(Data drawn from a collection)
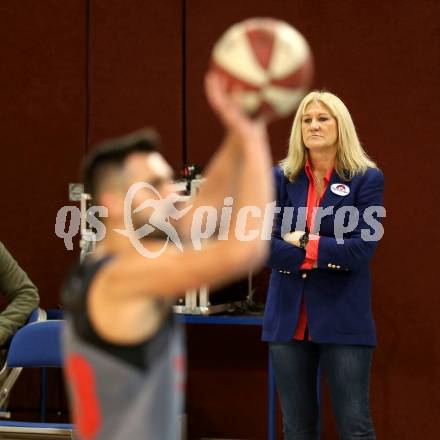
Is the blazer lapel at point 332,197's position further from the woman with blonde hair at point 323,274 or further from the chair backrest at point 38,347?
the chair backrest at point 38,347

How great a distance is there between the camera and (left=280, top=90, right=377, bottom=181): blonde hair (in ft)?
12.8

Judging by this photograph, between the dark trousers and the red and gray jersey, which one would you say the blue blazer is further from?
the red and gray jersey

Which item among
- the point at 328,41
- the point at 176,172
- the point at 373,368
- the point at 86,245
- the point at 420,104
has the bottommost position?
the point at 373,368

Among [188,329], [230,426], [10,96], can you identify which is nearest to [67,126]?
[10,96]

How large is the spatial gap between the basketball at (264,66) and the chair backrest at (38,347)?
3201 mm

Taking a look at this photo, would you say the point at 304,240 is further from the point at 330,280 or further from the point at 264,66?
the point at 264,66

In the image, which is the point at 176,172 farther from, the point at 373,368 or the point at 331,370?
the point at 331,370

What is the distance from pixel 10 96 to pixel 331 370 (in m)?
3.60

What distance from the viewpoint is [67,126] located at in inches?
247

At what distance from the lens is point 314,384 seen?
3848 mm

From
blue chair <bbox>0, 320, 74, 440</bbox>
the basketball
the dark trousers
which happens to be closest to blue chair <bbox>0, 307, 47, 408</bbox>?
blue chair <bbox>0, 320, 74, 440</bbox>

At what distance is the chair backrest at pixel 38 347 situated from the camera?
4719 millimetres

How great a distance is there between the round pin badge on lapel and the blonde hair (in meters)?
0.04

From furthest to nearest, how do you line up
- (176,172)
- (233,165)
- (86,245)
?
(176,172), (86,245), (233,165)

=== Given problem ===
Quote word for word every line from the one containing "What is the" through the final line of the items.

=== Answer to this exercise ===
What is the distance from pixel 10 96 to pixel 331 370 (in m)?
3.60

What distance from the viewpoint is [67,126] located at in inches?
247

At what distance from the lens is point 314,384 seen?
3848 mm

From
blue chair <bbox>0, 320, 74, 440</bbox>
the basketball
the dark trousers
which happens to be closest to blue chair <bbox>0, 307, 47, 408</bbox>?
blue chair <bbox>0, 320, 74, 440</bbox>

At what distance is the chair backrest at pixel 38 347 situated from the camera?
4719 millimetres

How great a distance is there between the round pin badge on lapel and the blonde hair (in meters)?
0.04

From furthest to nearest, how do you line up
- (176,172)
- (233,165)
- (86,245)
?
(176,172), (86,245), (233,165)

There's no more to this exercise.